EDITORIAL: Gerrymandering Takes the Stand

May 31, 2014 2 Comments by

The Biggest Trial in Florida That Few Are Following

Summary

One of the most important trials in recent Florida history is currently occurring in Tallahassee.  Most Floridians are not following it very closely – if at all.

The trial grows out of a suit contending that the design of Florida’s congressional districts violates the state’s Fair Districts amendment, approved by voters in 2010.  The plaintiffs, which include the League of Women Voters, contend that the congressional districts were drawn to favor Republicans – a clear violation of the Fair Districts amendment.

In our analysis, the plaintiffs have a strong case, since it does appear that Florida is one of the more gerrymandered states in the nation.[1] We trust the trial will confirm this analysis. Besides this, and perhaps more troubling, is the behavior of our elected officials who have resisted requests for public records and conducted secret meetings on this issue.

There have been a number of informative articles and reports on this trial and associated issues. A few of these articles and reports are referenced following this editorial.

Analysis and Comment

What makes the gerrymandering case so important to all Floridians is its direct bearing on state and national elections, the decisions of government, and the democratic process itself. The substance of the charge behind this trial is whether the state’s congressional districts have been gerrymandered (i.e., “redistricted”) to favor Republicans.  We agree with the assessment of statistics professor Jonathan Katz, from the California Institute of Technology, who testified “that Florida’s congressional map was heavily biased toward electing Republicans despite the state’s Democratic-edge in voters.”[2]

The logic of the charge seems quite sound. In a state with more registered Democrats than Republicans, it is not clear how Republicans have come to occupy such a high percentage of seats in the state legislature: 26 of 40 state senate seats and 75 of the state’s 120 house seats. That’s 65% and 62.5%, respectively. Florida’s Congressional delegation reflects the same remarkable imbalance in favor of Republicans –17 of 27 seats, or 63%.

The suit is about congressional districts, but the same process is at work in the state senate and state house. The same team constructed those districts, too. Again, it is not an issue of slight majority in contested state, but a massive majority in a contested state, and one in which the party with the massive majority of seats is not the majority party by registration.

• [PROBLEM TO SOLVE]
Can you reproduce the part of the gerrymandering editorial starting with "The logic of" and going on through "party by registration.", word for word?

• [INFORMATION PROVIDED]
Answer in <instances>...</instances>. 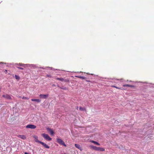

• [REPLY]
The logic of the charge seems quite sound. In a state with more registered Democrats than Republicans, it is not clear how Republicans have come to occupy such a high percentage of seats in the state legislature: 26 of 40 state senate seats and 75 of the state’s 120 house seats. That’s 65% and 62.5%, respectively. Florida’s Congressional delegation reflects the same remarkable imbalance in favor of Republicans –17 of 27 seats, or 63%.

The suit is about congressional districts, but the same process is at work in the state senate and state house. The same team constructed those districts, too. Again, it is not an issue of slight majority in contested state, but a massive majority in a contested state, and one in which the party with the massive majority of seats is not the majority party by registration.